Mettre le cadre juridique en adéquation avec les réformes économiques engagées

Par ailleurs, le député du Mouvement El-Bina, Tamim Badaoui, revient sur la nécessité de mettre le cadre juridique en adéquation avec les réformes économiques engagées. «Après l’élection présidentielle du 7 septembre dernier et la réélection du président Tebboune pour un deuxième mandat et qui s’engage à poursuivre le processus des réformes prometteuses, l’on s’attend à une batterie de projets de loi assez importante au niveau de l’APN.

D’où la réunion tenue par les deux bureaux de l’APN et du Conseil de la nation pour arrêter la liste des projets de loi attendus au cours de cette session parlementaire», déclare le député. À propos des textes juridiques relatifs aux secteurs économiques, l’élu voit qu’ils doivent être mis au diapason des grandes réformes économiques entreprises, citant le projet de loi relatif au partenariat public-privé.

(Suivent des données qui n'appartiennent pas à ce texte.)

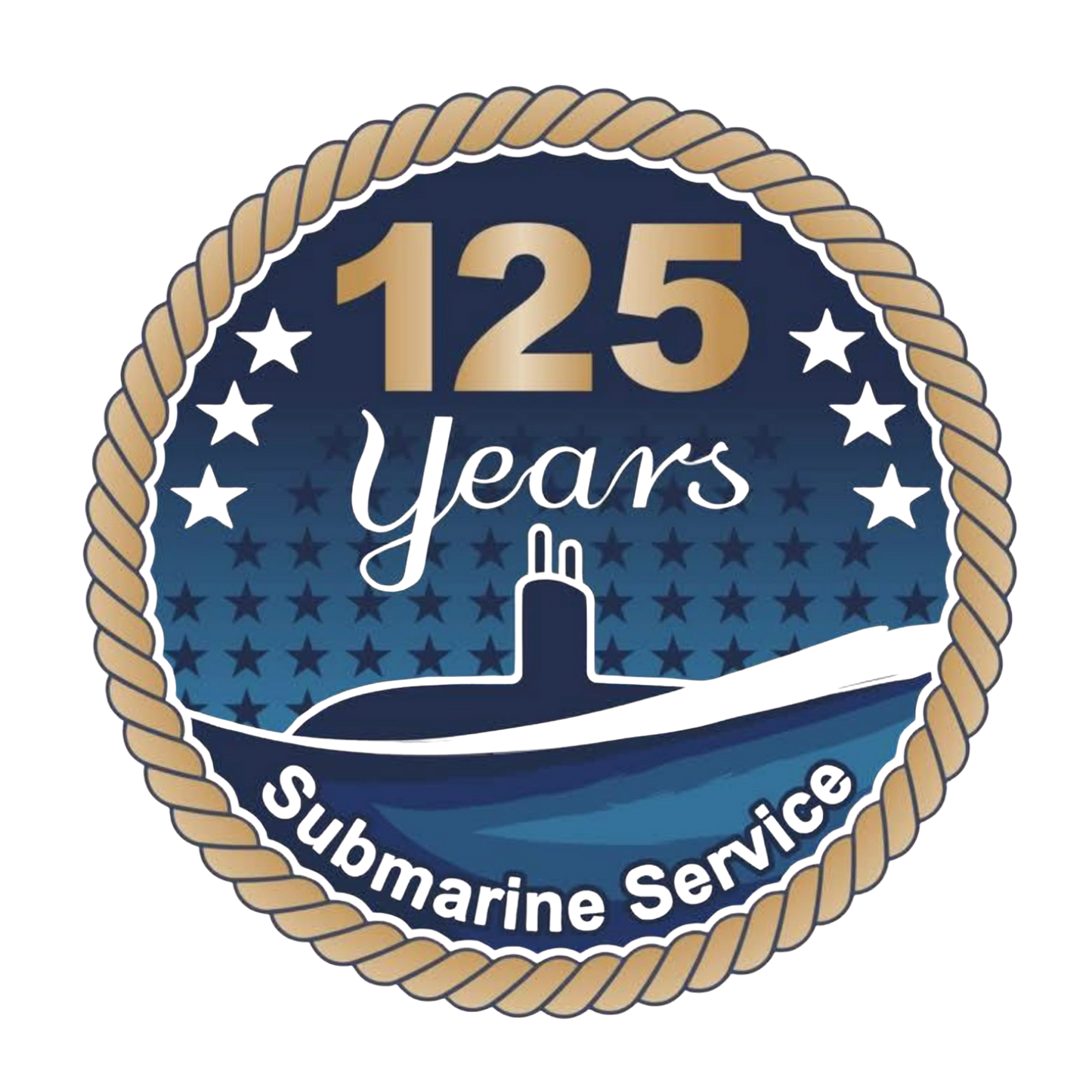 Navy Nukes Clothing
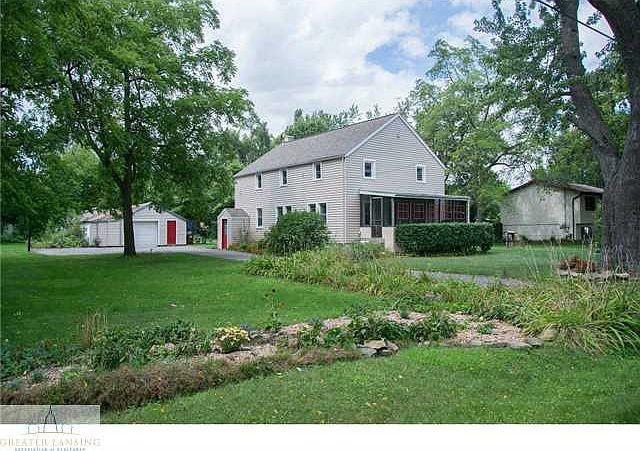 1st image of 6191 Pollard Ave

Activité minière et assurances : dépoussiérer le cadre juridique

«Ce projet tarde à voir le jour, à même de clarifier la vision concernant la coordination entre les deux secteurs public et privé en termes de marchés publics et autour des projets. Le secteur public se doit de développer sa performance et ses modes de fonctionnement à l’effet de jouer le rôle qui lui est sied en matière de relance de l’économie nationale. Quant au secteur privé, il est appelé à être un acteur efficace, selon les domaines d’activité, en adhérant à la dynamique économique globale», selon son point de vue.

En somme, Badaoui considère que ces deux secteurs ne doivent pas être conçus comme deux «acteurs rivaux», mais plutôt complémentaires et coopérants avec une ouverture sur le partenariat étranger. «Le but est de combler certaines insuffisances que connaissent certains secteurs importants, à l’instar des transports, des services et du tourisme», détaille-t-il.

« Rattraper le retard accusé dans les différents secteurs »

Sur le projet de loi règlementant l’activité minière, l’élu estime que sa révision s’impose, au vu des grands projets structurants prévus, citant le projet de Gara Djebilat (Tindouf) lié à l’exploitation de minerai de fer, et celui du phosphate à Tébessa. S’ajoutent à cela la loi sur les assurances et celle régissant la promotion immobilière.

«Ces lois permettront de rattraper le retard accusé dans les différents secteurs et nous espérons qu’on aura suffisamment de temps pour les traiter au cours de cette session et surtout être à la hauteur des aspirations du peuple», conclut-il.